[START Page]

The Loudmouth Protestant

April 21, 2009

Prayer Doesn’t Change God’s Mind

Yesterday I happened upon a post by EIC Steven Waldman entitled “Your Prayers Will Not Change God’s Mind.” The post  brings to light the thought that our prayers don’t change God’s mind since God is timeless. This coming from the mouth of esteemed Oxford professor Keith Ward–and he isn’t the first person to posit this.

So what is this walk with Christ if not a series of questions that we must ask ourselves? I had to ask myself if I ever realized this or did I really think that my prayers were changing God’s mind? Put in the proper perspective, it makes logical sense that our prayers don’t change God’s mind because when one thinks deeply about–and you don’t even have to go deep if you know the word, it’s clear that our prayers couldn’t possibly change God’s mind. How is that possible?

Well first off, God is a supreme being. He’s omnipresent and omnipotent. He knew us before we were formed in our mother’s womb. He knows every hair on our head. He knows the plans He has for us. He sent his only begotten son to die for our sins. He called us to a life in Christ before we even knew what it was. He makes all things work for the good of those who love Him and are called according to His purpose. He knows we’ll make many plans but His plan prevails. His own son prayed for the cup of suffering to be removed, but nevertheless His will be done. I didn’t make any of this up, it’s all in His book. Given all of that, why would our praying change His mind? It would take away his providence and power if mere humans could shift the outcome of a situation through prayer.

[END Page]
[START Dataset]

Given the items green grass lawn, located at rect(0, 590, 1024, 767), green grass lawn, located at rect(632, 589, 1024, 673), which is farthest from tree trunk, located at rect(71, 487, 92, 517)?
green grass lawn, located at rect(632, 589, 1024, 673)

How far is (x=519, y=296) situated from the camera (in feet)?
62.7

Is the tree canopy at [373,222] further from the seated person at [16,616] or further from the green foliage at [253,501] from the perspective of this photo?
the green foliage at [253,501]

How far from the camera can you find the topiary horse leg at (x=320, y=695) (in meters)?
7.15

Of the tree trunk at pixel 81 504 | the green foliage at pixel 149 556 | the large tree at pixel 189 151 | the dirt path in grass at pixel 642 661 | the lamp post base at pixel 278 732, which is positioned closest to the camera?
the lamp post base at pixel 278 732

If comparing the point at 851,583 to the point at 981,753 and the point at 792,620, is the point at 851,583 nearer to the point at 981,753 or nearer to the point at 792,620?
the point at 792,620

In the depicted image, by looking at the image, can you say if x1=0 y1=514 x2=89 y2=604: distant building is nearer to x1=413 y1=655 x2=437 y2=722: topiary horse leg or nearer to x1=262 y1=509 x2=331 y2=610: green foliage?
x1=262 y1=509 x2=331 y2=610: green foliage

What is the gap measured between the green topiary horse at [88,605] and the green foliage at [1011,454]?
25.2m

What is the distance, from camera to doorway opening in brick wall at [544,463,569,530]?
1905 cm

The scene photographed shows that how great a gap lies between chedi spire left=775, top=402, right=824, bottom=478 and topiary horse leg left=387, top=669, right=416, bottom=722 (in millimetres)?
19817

[END Dataset]

**Jobs**
• a. In the post on prayer, how is Keith Ward described?
• b. Return everything in the post on prayer from "The Loudmouth Protestant" down to "is that possible?", copied word for word.

**Answers to the exercise**
• a. He is described as an esteemed Oxford professor.

• b.
The Loudmouth Protestant

April 21, 2009

Prayer Doesn’t Change God’s Mind

Yesterday I happened upon a post by EIC Steven Waldman entitled “Your Prayers Will Not Change God’s Mind.” The post  brings to light the thought that our prayers don’t change God’s mind since God is timeless. This coming from the mouth of esteemed Oxford professor Keith Ward–and he isn’t the first person to posit this.

So what is this walk with Christ if not a series of questions that we must ask ourselves? I had to ask myself if I ever realized this or did I really think that my prayers were changing God’s mind? Put in the proper perspective, it makes logical sense that our prayers don’t change God’s mind because when one thinks deeply about–and you don’t even have to go deep if you know the word, it’s clear that our prayers couldn’t possibly change God’s mind. How is that possible?